Para um ex-presidente da Agência
Nacional de Transportes Terrestres (ANTT), que falou ao DCI sob condição de
anonimato, o modal ferroviário foi “esquecido” até 2010, quando o projeto do
governo Dilma Rousseff, criou o que ele classificou como uma proposta “sem pé
nem cabeça”. “A ideia, na essência, não era ruim, mas a execução foi desastrosa
e afugentou investidores”, disse, se referindo ao papel central da estatal
Valec nas concessões.

Agora, o desafio de trazer o capital
estrangeiro é maior, mas não impossível. “Não há hoje no mundo opções de
construção de ferrovias com tanto potencial. O capital estrangeiro quer vir
para cá, mas a conciliação com os atuais administradores ferroviários é
urgente”, completou o especialista, que hoje faz consultoria para
multinacionais interessadas no setor.

 

A incógnita presidencial

 

Outro assunto que domina o discurso é
a corrida presidencial. Ainda com um cenário bastante nebuloso, a tendência é
que o mercado aguarde o resultado das urnas para definir investimentos deste
porte.

Alheio a essa percepção do mercado, o
ministro da Secretária-Geral da Presidência da República e fiel escudeiro de
Michel Temer, Moreira Franco, garante que as concessões sairão.
“Precisamos nos dedicar obcecadamente à questão ferroviária. O Brasil não
pode continuar com a extensão ferroviária que tem”, disse, em evento, no fim do
mês passado.

Ao final de 2016 Temer assinou o
decreto nº 8.875 que revogou um decreto que instituía o direito de passagem nas
ferrovias e colocava a Valec como operadora do setor ferroviário, este feito
por Dilma Rousseff. “Apesar de revogar a decisão anterior [que era mal vista
pelo mercado pela importância da Valec, o decreto não diz nada sobre como será
o direito de passagem”, comenta o ex-presidente da ANTT.

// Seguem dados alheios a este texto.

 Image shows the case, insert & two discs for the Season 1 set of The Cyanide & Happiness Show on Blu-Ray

O Brasil soma hoje cerca de 29 mil km
de ferrovias operantes, menos da metade de países com dimensão geográfica como
a nossa, e inferior a malha argentina (30 mil km). “O problema é ser uma obra
longa. O governo sempre prefere obra com resultado rápido, que pode ser
licitado e entregue em até oito anos”, diz Fagundes, da UFRJ.

O acadêmico ressalta que desde 1997,
quando as primeiras concessões foram feitas, até hoje, a expansão da malha foi
de pouco mais de 3,6 mil km. “Boa parte foi duplicação, ou seja, trechos que já
existiam a receberam reforços”, alerta.


Contratos firmados


De acordo com dados da Associação
Brasileira da Indústria Ferroviária (Abifer), liderada por Vicente Abate,
antecipar a renovação das concessionárias acelerará os investimentos.

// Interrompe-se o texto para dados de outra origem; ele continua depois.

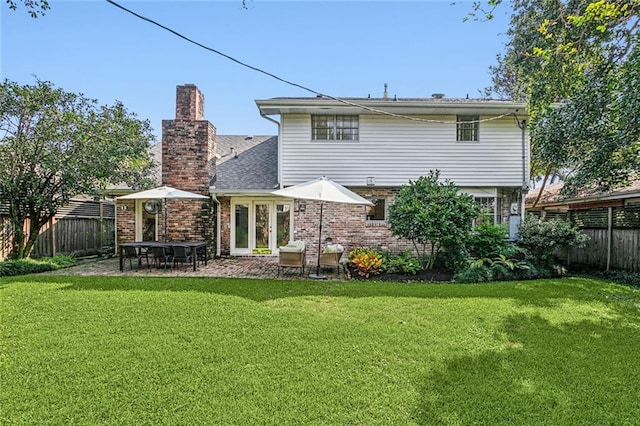 back of property featuring a chimney, a lawn, a fenced backyard, a patio, and brick siding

Segundo a entidade, as cinco
concessões operantes envolvem mais de 13 mil km e os investimentos podem chegar
a R$ 25 bilhões nos próximos cinco anos, espalhados por empresas como Rumo
Logística, MRS Logística e VLI Logística.

“Acho que o governo deve facilitar as
antecipações para garantir investimento”, disse o ex-presidente da ANTT
lembrando que a antecipação é a chance de negociar o Direito de Passagem, que é
o “calcanhar de Aquiles de Moreira Franco.”

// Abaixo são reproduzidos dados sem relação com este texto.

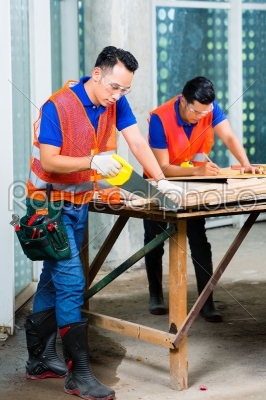 Builder sawing a wood board of building or construction site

No final do ano passado o Ministério
Público Federal recomendou à ANTT que não prorrogue antecipadamente os
contratos até que o Tribunal de Contas da União se manifeste. O aval do TCU é
uma das etapas do processo e depende da prova de que o aditivo será mais
vantajoso que a realização de uma nova licitação.

“O texto é alvo de questionamentos por
contrariar princípios como a segurança jurídica e a livre concorrência”, dizia
a recomendação que condiciona o dilatamento do prazo de concessão ao pagamento
de eventuais pendências financeiras das empresas beneficiadas. O texto cita
ainda casos de abandono de obras e não cumprimento de duplicações previstas em
contrato como pendências para assinatura.